И — рюмка за рюмкой — полузабытый мирок этот начал сладко затягивать, разгорячать и Соустина. Перед ним ожила Пензенская улица, как виделась она в юности, — расположенная на круче, высоко над Лягушечьей слободой, с высокими каменными домами, принадлежащими людям благородного — чиновного или купеческого — звания. В палисадниках играли гитары, за каменными окнами прятались гордые недотроги-красавицы, или они гуляли в садах, которые сползали райскою гущей яблонь до самой Мши, где всклень, вровень с берегами неслась обильная вода. Когда Колька, великовозрастный босой дылда, проезжал этой улицей на возу с калачами, он от стыда напяливал картузишко на самые глаза и уродовал гримасой лицо, чтоб его не узнали. В те времена он до лихорадки начитывался Гамсуном. В баньке, на заднем дворе, потихоньку от деда хоронил свои колбочки, препараты, разные порошки для научных опытов и однажды чуть не умылся азотной кислотой.
И безудержно — даже дух захватило — захотелось сейчас же пройтись по Пензенской.
— Конечно, сходи, Коленька, — поддакнула сестра, — и с родней надо заодно повидаться. Одна у нас осталась родня: Ивана Алексеича Журкина семейство. Может быть, и о Петруше какой новый слушок есть. Как уехал, сердечный, с тех пор мне ни словечка…
Она зажала концами косынки глаза, всхлипнула.
— И домок-то без него отбирают, совсем отбирают, Колюшка, выгоняют меня из последнего приюта, куда я денусь, и-и… То и дело вредный этот шляется… бедняк-то, Кузьма Федорыч… ходит, прицеливается.
— Какой Кузьма Федорыч?
— Вра-аг.
И упала головой на стол.
Соустин вскочил, обнял жалкие ее, трясущиеся плечики (это горе было и тяжко и чуждо ему), отрывал мокрые пальцы от лица. Он готов был рассердиться, утешая ее: как Настя могла расстраиваться из-за такой явной нелепости? Ведь писал же он… а в самое ближайшее время он лично отправится в совет и распутает это дело. Кто у них там начальство-то?

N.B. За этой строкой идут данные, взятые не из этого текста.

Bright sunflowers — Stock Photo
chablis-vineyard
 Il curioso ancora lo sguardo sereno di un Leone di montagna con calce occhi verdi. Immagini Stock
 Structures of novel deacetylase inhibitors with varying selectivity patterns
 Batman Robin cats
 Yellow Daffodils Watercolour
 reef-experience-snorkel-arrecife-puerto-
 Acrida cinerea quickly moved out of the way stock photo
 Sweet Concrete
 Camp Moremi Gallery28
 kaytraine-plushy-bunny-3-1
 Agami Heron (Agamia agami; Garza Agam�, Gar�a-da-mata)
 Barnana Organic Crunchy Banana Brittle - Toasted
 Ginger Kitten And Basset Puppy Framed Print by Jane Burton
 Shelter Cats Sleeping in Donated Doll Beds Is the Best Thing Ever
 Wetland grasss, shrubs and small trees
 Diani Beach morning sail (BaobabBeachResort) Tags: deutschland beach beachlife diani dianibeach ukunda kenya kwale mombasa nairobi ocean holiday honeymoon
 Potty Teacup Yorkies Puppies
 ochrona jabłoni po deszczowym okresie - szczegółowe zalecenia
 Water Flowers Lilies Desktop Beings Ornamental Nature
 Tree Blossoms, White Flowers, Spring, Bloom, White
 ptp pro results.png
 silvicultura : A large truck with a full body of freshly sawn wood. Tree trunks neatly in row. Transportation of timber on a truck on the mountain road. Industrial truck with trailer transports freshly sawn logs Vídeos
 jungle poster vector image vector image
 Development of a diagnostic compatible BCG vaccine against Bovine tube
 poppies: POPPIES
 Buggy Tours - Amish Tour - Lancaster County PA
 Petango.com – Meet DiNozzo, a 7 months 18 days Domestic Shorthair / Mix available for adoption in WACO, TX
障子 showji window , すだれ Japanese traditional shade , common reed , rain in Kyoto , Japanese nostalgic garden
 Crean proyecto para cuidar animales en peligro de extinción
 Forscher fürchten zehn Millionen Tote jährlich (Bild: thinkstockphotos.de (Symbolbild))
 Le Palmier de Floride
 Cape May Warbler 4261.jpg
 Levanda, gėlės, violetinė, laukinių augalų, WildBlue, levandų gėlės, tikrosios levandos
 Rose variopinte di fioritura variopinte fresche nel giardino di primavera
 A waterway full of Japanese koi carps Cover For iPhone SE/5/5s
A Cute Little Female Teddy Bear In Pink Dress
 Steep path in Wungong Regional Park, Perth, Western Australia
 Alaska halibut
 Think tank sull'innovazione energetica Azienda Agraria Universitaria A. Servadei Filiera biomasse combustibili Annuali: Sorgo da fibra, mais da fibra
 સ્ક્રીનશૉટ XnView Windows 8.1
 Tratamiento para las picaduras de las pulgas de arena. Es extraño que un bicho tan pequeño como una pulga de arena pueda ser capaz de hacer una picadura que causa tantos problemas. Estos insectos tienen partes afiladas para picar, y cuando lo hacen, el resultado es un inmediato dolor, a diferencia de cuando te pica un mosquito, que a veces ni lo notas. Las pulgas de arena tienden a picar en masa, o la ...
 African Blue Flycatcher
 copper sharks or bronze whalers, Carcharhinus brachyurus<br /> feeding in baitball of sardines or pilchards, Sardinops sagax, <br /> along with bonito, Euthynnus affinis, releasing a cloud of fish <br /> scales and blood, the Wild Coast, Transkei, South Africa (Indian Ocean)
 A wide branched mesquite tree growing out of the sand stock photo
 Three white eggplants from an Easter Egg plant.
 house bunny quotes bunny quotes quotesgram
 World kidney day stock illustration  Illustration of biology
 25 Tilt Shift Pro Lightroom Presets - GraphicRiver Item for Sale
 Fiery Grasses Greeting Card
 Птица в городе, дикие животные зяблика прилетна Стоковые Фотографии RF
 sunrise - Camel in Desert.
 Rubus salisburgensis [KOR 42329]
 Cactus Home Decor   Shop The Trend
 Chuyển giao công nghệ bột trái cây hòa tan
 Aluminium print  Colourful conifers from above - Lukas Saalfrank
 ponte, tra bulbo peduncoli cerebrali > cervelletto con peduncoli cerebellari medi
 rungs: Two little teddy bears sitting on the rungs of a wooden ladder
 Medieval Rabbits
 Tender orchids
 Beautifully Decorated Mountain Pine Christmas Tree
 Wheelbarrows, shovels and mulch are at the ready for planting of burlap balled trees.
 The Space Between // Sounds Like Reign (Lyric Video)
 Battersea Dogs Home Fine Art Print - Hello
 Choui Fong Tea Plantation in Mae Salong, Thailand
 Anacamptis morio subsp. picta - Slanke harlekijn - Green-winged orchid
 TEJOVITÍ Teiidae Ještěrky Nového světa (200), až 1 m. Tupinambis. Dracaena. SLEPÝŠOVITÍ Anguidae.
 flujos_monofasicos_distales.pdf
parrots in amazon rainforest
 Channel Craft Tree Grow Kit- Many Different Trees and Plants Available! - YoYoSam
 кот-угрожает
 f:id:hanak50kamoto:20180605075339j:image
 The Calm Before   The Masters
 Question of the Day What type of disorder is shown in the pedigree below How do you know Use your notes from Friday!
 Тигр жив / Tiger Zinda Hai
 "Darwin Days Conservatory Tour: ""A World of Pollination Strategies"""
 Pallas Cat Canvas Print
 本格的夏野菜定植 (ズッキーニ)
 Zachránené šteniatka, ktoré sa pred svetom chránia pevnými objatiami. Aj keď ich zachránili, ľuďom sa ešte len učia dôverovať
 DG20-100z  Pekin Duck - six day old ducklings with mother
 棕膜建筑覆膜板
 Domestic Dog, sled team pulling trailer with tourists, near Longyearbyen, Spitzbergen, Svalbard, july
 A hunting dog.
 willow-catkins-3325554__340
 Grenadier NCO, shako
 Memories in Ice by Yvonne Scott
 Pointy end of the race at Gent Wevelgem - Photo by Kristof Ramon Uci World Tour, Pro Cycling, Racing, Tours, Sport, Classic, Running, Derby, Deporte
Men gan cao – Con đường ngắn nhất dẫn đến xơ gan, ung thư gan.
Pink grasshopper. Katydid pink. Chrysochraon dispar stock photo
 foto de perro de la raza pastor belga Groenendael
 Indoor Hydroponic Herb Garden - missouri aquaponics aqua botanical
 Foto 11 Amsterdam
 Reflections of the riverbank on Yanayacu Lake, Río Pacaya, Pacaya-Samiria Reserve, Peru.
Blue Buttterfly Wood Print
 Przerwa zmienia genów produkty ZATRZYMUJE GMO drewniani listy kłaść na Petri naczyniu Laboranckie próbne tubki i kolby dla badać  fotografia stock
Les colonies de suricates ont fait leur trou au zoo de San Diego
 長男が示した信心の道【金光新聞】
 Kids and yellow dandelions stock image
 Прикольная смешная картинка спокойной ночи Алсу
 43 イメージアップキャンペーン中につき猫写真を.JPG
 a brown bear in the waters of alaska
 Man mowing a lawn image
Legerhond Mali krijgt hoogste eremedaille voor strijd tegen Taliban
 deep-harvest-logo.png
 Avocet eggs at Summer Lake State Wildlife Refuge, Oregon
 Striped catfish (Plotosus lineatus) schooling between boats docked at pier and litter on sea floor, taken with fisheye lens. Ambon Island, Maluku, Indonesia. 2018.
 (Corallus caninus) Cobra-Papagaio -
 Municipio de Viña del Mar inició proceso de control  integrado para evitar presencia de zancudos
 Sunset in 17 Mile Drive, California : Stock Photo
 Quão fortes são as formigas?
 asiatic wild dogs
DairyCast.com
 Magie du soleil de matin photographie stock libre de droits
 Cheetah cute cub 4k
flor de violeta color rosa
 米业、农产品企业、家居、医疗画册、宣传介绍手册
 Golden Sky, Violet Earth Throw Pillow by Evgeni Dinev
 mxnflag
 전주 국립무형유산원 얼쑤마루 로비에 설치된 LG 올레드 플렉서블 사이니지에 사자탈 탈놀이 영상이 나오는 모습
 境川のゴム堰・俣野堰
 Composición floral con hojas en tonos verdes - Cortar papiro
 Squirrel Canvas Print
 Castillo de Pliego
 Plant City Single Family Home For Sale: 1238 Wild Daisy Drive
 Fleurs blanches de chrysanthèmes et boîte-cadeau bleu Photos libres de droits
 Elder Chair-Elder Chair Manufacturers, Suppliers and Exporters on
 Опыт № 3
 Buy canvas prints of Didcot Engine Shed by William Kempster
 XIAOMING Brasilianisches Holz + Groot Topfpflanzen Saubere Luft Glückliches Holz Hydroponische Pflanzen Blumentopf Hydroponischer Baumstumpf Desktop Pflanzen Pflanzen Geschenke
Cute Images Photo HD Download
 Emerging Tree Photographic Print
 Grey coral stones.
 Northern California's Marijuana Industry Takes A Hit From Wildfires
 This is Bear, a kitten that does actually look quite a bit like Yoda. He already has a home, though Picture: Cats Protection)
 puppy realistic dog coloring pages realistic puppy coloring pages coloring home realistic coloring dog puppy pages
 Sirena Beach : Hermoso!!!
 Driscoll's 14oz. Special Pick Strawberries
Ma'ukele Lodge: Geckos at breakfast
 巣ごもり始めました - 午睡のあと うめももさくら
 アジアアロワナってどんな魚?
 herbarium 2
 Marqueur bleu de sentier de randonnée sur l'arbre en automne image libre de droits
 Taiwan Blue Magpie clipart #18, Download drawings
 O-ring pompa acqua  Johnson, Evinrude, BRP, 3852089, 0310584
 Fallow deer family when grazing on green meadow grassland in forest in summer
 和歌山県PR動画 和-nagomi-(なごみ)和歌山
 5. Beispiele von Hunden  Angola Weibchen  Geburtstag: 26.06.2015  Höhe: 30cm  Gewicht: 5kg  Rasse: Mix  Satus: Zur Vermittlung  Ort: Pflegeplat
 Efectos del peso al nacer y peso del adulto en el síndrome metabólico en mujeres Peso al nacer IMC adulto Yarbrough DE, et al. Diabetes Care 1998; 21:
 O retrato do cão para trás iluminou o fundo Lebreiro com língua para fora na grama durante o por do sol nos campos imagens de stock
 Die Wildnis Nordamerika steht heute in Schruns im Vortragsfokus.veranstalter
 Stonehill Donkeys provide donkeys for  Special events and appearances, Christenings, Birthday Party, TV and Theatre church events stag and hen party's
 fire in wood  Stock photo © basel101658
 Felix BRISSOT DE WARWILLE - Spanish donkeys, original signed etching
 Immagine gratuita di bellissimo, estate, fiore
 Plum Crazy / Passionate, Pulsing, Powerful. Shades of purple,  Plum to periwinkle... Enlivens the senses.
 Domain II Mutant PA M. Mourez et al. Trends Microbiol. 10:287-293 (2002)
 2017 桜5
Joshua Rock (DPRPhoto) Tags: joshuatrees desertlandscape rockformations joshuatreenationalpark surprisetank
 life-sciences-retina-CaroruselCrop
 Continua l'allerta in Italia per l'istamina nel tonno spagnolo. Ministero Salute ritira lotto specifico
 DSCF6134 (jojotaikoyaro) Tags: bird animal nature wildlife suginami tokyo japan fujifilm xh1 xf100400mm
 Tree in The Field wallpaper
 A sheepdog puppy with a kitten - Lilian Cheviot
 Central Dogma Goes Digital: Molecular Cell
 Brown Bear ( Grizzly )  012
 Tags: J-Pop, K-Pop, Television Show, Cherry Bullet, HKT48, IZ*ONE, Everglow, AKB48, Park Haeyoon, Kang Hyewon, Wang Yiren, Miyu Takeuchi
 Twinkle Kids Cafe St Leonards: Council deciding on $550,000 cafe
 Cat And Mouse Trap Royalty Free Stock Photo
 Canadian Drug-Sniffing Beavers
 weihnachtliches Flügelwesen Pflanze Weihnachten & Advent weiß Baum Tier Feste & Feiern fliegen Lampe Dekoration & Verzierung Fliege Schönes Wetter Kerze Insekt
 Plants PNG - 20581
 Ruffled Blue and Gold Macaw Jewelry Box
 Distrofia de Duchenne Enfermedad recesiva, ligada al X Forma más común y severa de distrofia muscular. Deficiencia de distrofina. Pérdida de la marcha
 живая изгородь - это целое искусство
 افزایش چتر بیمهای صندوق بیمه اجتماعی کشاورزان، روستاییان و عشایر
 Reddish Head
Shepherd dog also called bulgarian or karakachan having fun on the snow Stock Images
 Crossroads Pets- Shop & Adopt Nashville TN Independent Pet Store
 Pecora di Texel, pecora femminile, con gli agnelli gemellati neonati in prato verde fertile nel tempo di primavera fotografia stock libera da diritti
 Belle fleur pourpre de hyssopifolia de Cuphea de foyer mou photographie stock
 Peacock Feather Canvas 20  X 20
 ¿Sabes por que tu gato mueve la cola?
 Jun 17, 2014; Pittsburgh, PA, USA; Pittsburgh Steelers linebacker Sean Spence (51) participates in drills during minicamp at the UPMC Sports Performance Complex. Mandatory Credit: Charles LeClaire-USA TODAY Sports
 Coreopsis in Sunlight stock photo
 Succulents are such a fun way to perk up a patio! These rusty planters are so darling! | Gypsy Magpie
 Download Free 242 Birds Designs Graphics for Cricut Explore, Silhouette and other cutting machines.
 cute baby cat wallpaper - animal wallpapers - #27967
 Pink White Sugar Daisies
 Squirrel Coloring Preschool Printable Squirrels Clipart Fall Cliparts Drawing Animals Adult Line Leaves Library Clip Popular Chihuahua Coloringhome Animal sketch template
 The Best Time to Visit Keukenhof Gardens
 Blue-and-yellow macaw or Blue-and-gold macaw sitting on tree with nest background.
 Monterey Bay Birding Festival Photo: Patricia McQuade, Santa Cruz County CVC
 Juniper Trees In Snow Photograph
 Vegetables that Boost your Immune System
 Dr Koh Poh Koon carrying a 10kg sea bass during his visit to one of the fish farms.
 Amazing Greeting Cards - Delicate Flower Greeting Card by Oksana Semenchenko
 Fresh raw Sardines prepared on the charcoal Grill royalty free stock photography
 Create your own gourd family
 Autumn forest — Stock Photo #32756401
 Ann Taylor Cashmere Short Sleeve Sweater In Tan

— Да кто, пастушонок бывший сидит… буквы насилу ставит… Бутырин фамилия.
Вот он с этим пастушонком поговорит как следует. Смешно! А к лету дом надо обязательно отремонтировать, перекрыть сарай, двор огородить… Он наклонился над сестрой, всесильный, успокоительный, звал ее скорее одеваться, чтобы пройтись вместе.
И сестра повеселела.
— Я уж и всем говорю, что ты у нас, Коля, особый: ни при каких властях не пропадешь. Только что же супругу-то не привез? — И хмельновато, по-бабьему запела: — Уж как бы я посмотрела на нее, на родную мою сестрицу!..
На улице она почтительно приотставала чуть-чуть от богато одетого брата и на встречных смотрела с такой нескрываемой мстительной гордостью! Соустин ничего не замечал. Улица его детства, Лягушевка, бобыльи завалинки, дорога, засоренная золой и соломой… Навстречу попадались только незначительные мужики и старухи. Где же гроза? С кручи по спуску от Пензенской улицы на ледянках каталась детвора, во что попало закутанные звереныши с сияющими глазами. Их детство виделось словно с другой стороны пропасти. Эти-то даром получат уготованную для них, наново перекроенную жизнь!